No pictures, nothing altered: return the data below.

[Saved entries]
────────────────────────────────────────

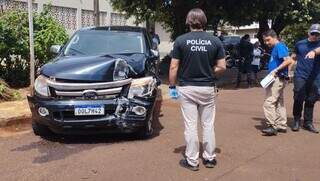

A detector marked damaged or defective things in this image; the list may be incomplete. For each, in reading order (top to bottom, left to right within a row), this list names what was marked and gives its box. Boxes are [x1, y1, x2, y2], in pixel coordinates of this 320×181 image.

damaged black pickup truck [28, 26, 160, 138]
cracked headlight [113, 58, 129, 81]
cracked headlight [128, 76, 157, 98]
crumpled front bumper [28, 94, 156, 134]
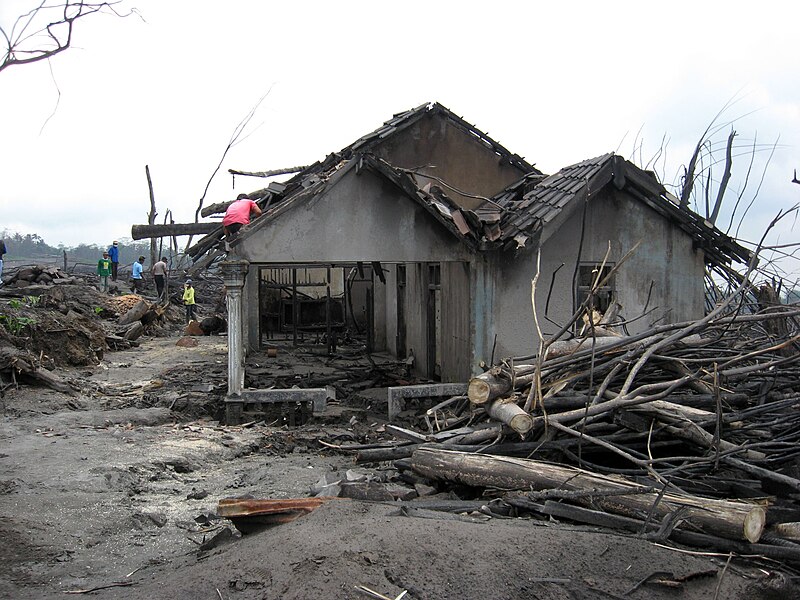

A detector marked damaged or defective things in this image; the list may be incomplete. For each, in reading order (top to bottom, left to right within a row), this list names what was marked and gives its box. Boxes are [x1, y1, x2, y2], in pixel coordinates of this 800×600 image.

broken roof beam [132, 223, 220, 239]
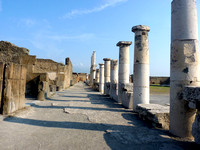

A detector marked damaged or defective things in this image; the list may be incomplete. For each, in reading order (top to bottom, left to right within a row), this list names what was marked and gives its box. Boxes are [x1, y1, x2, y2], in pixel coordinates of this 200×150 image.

cracked pavement [0, 82, 199, 149]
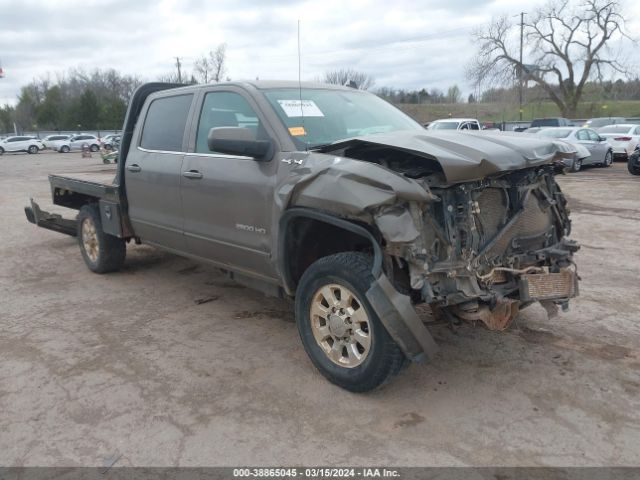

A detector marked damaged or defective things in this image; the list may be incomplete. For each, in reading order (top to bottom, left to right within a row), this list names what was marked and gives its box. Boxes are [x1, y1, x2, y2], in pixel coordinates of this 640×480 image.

────────────────────────────────────────

→ **YOUR SOLUTION**:
A detector marked damaged or defective things in this image; the list may be incomplete. For each, in reading order (top to bottom, left to right within a row), this list names what was marked and gives its box. Boxes are [x1, y1, x2, y2], in pixel coordinates of this 320×181 image.

damaged black pickup truck [28, 26, 160, 138]
cracked headlight [113, 58, 129, 81]
cracked headlight [128, 76, 157, 98]
crumpled front bumper [28, 94, 156, 134]

A detector marked damaged or defective things in this image; the list may be incomplete. For each, in reading order (top to bottom, left to right within a row), this list names what was marked and gives its box. Boxes are [x1, y1, x2, y2], in pixel coordinates of this 800×600 image.

broken roof beam [132, 223, 220, 239]

A detector marked damaged or defective things in this image; the list may be incomplete. For each, in reading order (top to bottom, left to right within a row), this list names what was marked and gives its box. Boxes are [x1, y1, x2, y2], in pixel coordinates of this 200×150 image.

cracked pavement [0, 82, 199, 149]

A detector marked damaged or defective things in this image; the list may be incomplete. For each, in reading order (top to bottom, left to right within a row), this list names what was marked and gives its box. Boxes are [x1, y1, x2, y2], in pixel coordinates of this 640×480 image.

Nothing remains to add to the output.